Lorsque j’ai découvert le blog de Brighelli, dans un premier temps, j’ai beaucoup ri : une sorte de chevalier blanc pourfendant l’erreur pédagogique, un saint homme et martyr offrant sa vie et son temps à la non moins sainte cause de la Méthode Syllabique et de l’Analyse Grammaticale, un résistant, également (on ne compte pas le nombre de fois où il se qualifie comme tel). Et puis, toute une kyrielle de courtisans, portant la robe du Maître. Au fil des messages – c’était un jour où je n’avais rien à faire – je suis tombé sur cette parole du Maître : « si donc je souhaite qu’un élève soit plus tard libre, il faut qu’en même temps je l’exerce à la rigueur, à la discipline, à l’obéissance ». Ca commence comme du Rousseau, ça se termine comme un père fouettard. Le Maître ne nous dit pas quelle limite il fixe à son « plus tard » ; on pressent néanmoins qu’elle doit avoisiner les 76 ans pour les garçons et environ 83 ans pour les filles (espérance de vie masculine et féminine en France aujourd’hui – INSEE première, février 2005, je cite mes sources, moi). En quelques phrases, le Maître nous a livré là le fond de sa pensée éducative, le bas-fond pourrait-on dire : l’enfant n’est pas un sujet, pas une personne, évidemment n’est pas doué de raison ; c’est un petit animal qu’il faut dresser. Dresser à répéter son b-a-ba, à réciter les règles d’accord dans les subordonnées relatives, réciter la liste des Capétiens directs et celle des sous-préfectures. Réciter, recopier, répéter, refaire, recommencer, régurgiter. Bref, ce que le Maître appelle « exercer à la rigueur ». Foin de « l’élève au centre » : le Maître se tient à son bureau, le bureau est sur l’estrade, la férule est sur le bureau. Et gare à celui qui pleure : le Maître n’aime pas les larmes.
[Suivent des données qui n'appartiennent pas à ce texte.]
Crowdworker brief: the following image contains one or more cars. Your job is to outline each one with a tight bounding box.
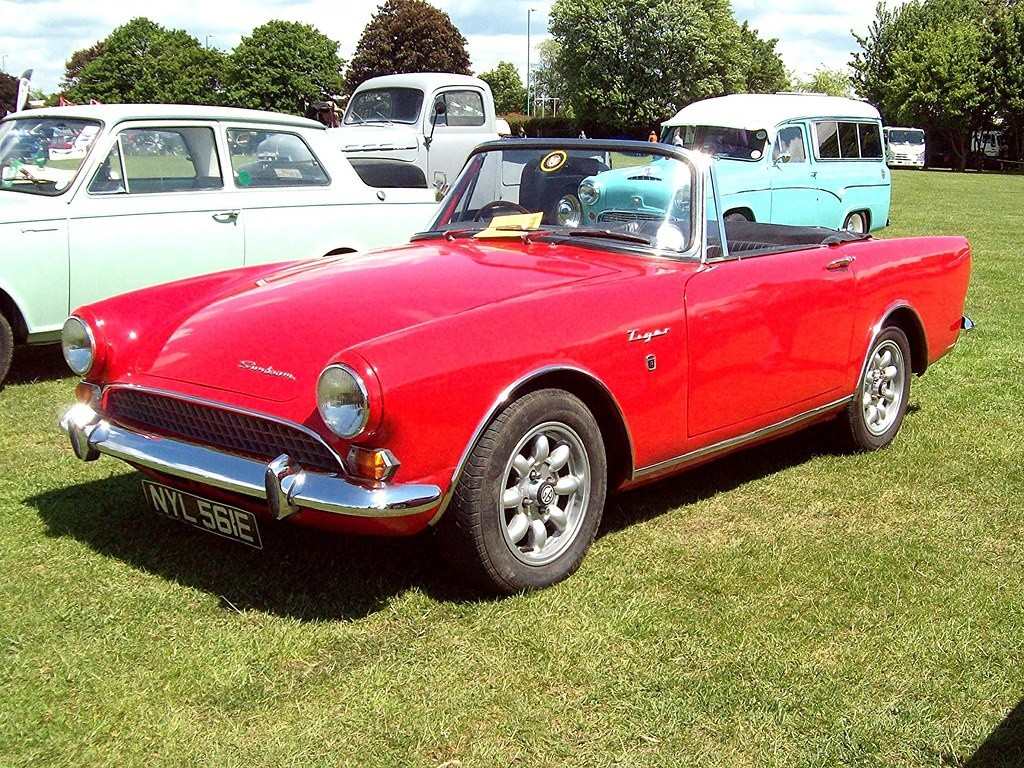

Car comment diable obtiendrait-on l’obéissance chez un petit animal ? Sévère dira-t-on mais la récompense est au bout du chemin : la liberté, « plus tard », toujours plus tard.

Bon, trêve de plaisanterie ; ôtons à Brighelli sa toge de maître et rendons lui son bonnet d’âne qui lui va si bien. Le discours de Brighelli dépasse très largement la simple querelle des méthodes de lecture ou de n’importe quel apprentissage. Ou, plus précisément, la question des apprentissages scolaires en cache une autre : à l’école, les rapports entre maîtres et élèves préfigurent ceux qui existeront, plus tard, entre adultes. Dans la société, il y a les dominants et les dominés et les dominés n’acceptent de l’être que parce qu’on leur a appris, enfants, à reconnaître l’obéissance comme valeur suprême, à ne jamais faire preuve de personnalité, d’originalité, à taire ce qu’ils sont. Refaire plutôt que faire, reproduire plutôt que produire, recommencer plutôt que commencer. Les enseignants devraient lire et relire Le drame de l’enfant doué, d’Alice Miller (PUF, 1983) ou C’est pour ton bien (Aubier, 1984), L’enfant sous terreur (Aubier, 1986). Pour la psychothérapeute suisse, la « pédagogie noire », en fait, la somme des violences, des brutalités subies par les enfants tant à l’école que dans le milieu familial, le mépris dans lequel sont tenus les enfants, le silence qu’on leur impose, sont à l’origine de bien des maux des sociétés adultes. Elle explique les drames du 20e siècle et son cortège de guerres, de génocides, de régimes totalitaires, par la brutalité des systèmes éducatifs en vigueur en Europe au début du siècle : quel monde peut-on attendre d’une éducation qui produit des déséquilibrés ? Bien sûr, un siècle a passé mais il est tout à fait frappant de constater que le vacarme assourdissant, abrutissant, des chantres de la Contre-Réforme éducative va de pair avec la mise en place d’un régime politique de plus en plus autoritaire, à vrai dire, policier, qui place,dans ses priorités, la liberté bien au-dessous de l’obéissance. Un peu comme dans l’école rêvée par  Brighelli et ses fidèles. Mais l’école rêvée par  Brighelli, n’est-ce pas, à vrai dire, la société rêvée par Brighelli ? Ce serait plus franc de le reconnaître.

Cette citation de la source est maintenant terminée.